You can generate a valid access token for your account on the settings page for your application at dev.twitter.com/apps.
oauth_token 370773112-GmHxMAgYyLbNEtIKZeRNFsMKPR9EyMZeS9weJAEb
Version
The oauth_version parameter should always be 1.0 for any request sent to the Twitter API.
oauth_version 1.0

Building the header string

To build the header string, imagine writing to a string named DST.

  1. Append the string “OAuth ” (including the space at the end) to DST.
  2. For each key/value pair of the 7 parameters listed above:
    1. Percent encode the key and append it to DST.
    2. Append the equals character ‘=’ to DST.
    3. Append a double quote ‘”’ to DST.
    4. Percent encode the value and append it to DST.
    5. Append a double quote ‘”’ to DST.
    6. If there are key/value pairs remaining, append a comma ‘,’ and a space ‘ ‘ to DST.

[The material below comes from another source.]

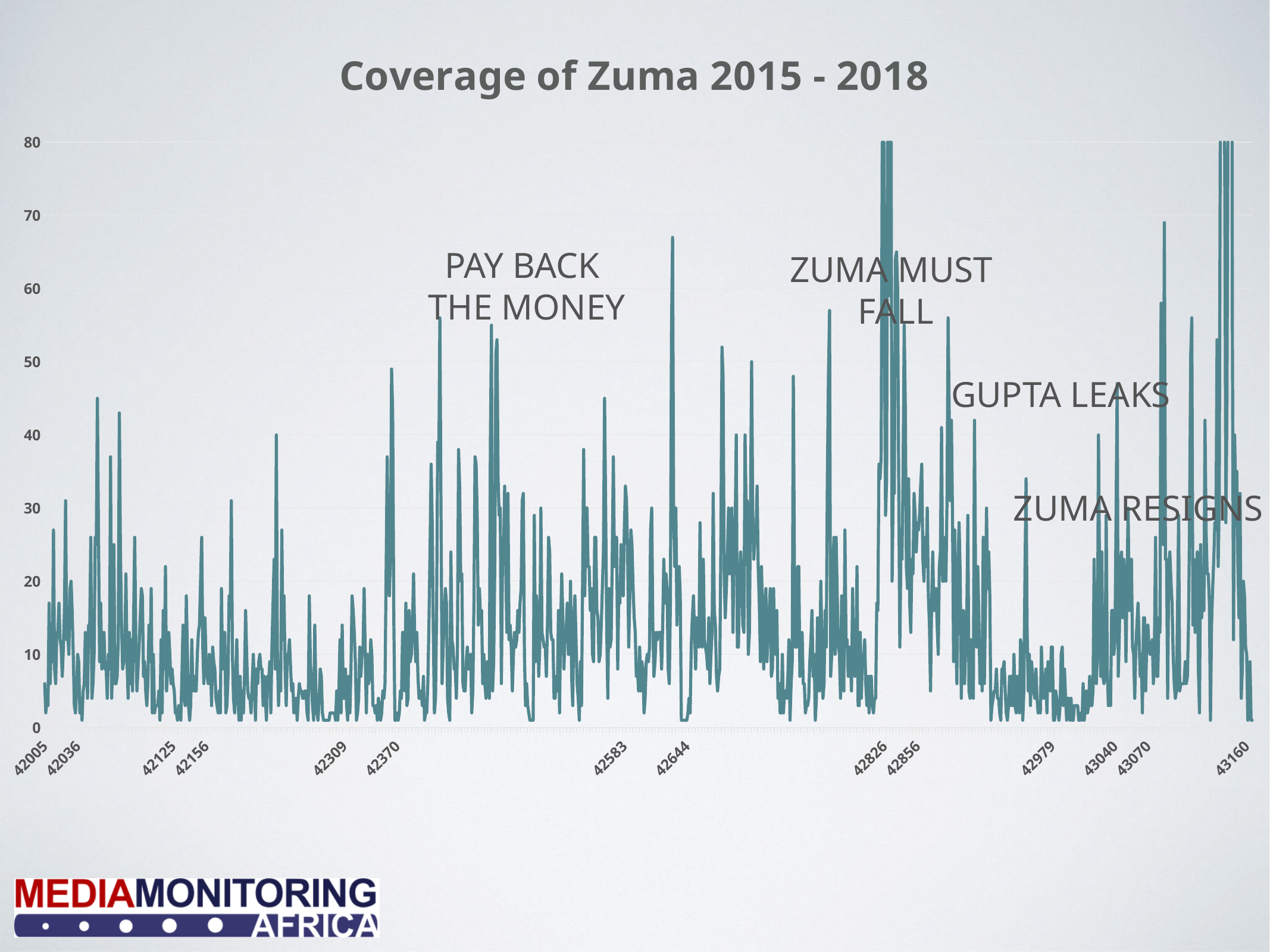
Which event label is placed next to the tallest spikes near x = 42826? ZUMA MUST FALL Is the peak of the line near x = 42370 greater or less than 40? greater Is the highest peak in the region labelled GUPTA LEAKS greater or less than 70? less Is the peak of the line near x = 42644 greater or less than 60? greater What is the highest value the line reaches on the vertical axis? 80 What kind of chart is shown on the slide? line chart What is the title of the chart? Coverage of Zuma 2015 - 2018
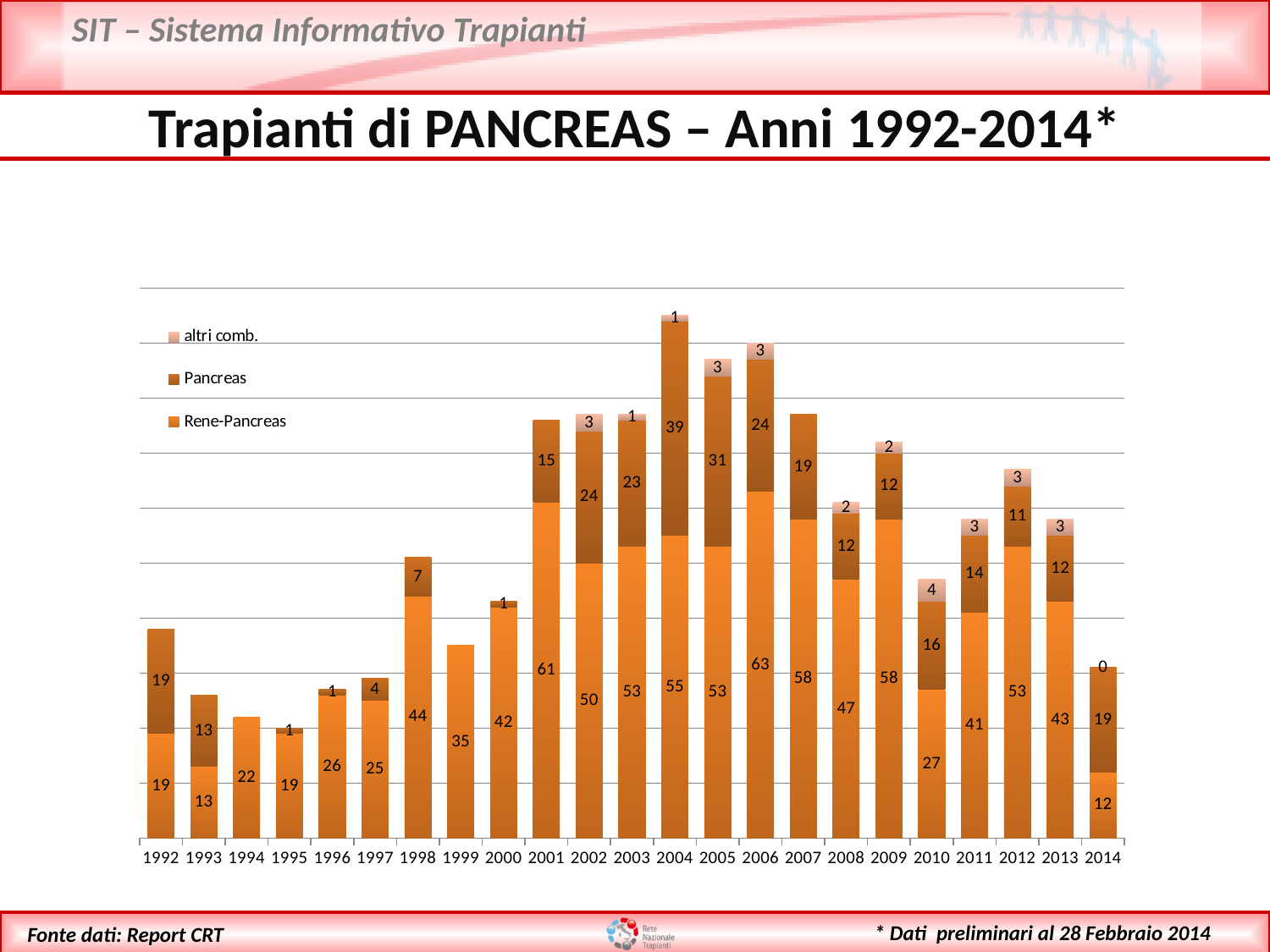
What is the Rene-Pancreas value for 2006? 63 Which year has the highest Rene-Pancreas value? 2006 Which is larger, the Pancreas value for 2005 or the Pancreas value for 2007? 2005 How many years are shown on the x axis? 23 What is the altri comb. value for 2010? 4 What is the total of the stacked bar for 2004? 95 What is the difference between the Rene-Pancreas values for 2001 and 2010? 34 What is the title of the chart? Trapianti di PANCREAS – Anni 1992-2014* What kind of chart is shown on the slide? stacked bar chart Which year has the lowest Rene-Pancreas value? 2014 How many series does the legend list? 3 What is the Pancreas value for 2004? 39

Pay particular attention to the percent encoding of the values when building this string. For example, the oauth_signature value of tnnArxj06cWHq44gCs1OSKk/jLY= must be encoded as tnnArxj06cWHq44gCs1OSKk%2FjLY%3D.

Performing these steps on the parameters collected above results in the following string:

OAuth oauth_consumer_key="xvz1evFS4wEEPTGEFPHBog", oauth_nonce="kYjzVBB8Y0ZFabxSWbWovY3uYSQ2pTgmZeNu2VS4cg", oauth_signature="tnnArxj06cWHq44gCs1OSKk%2FjLY%3D", oauth_signature_method="HMAC-SHA1", oauth_timestamp="1318622958", oauth_token="370773112-GmHxMAgYyLbNEtIKZeRNFsMKPR9EyMZeS9weJAEb", oauth_version="1.0"

This value should be set as the Authorization header for the request.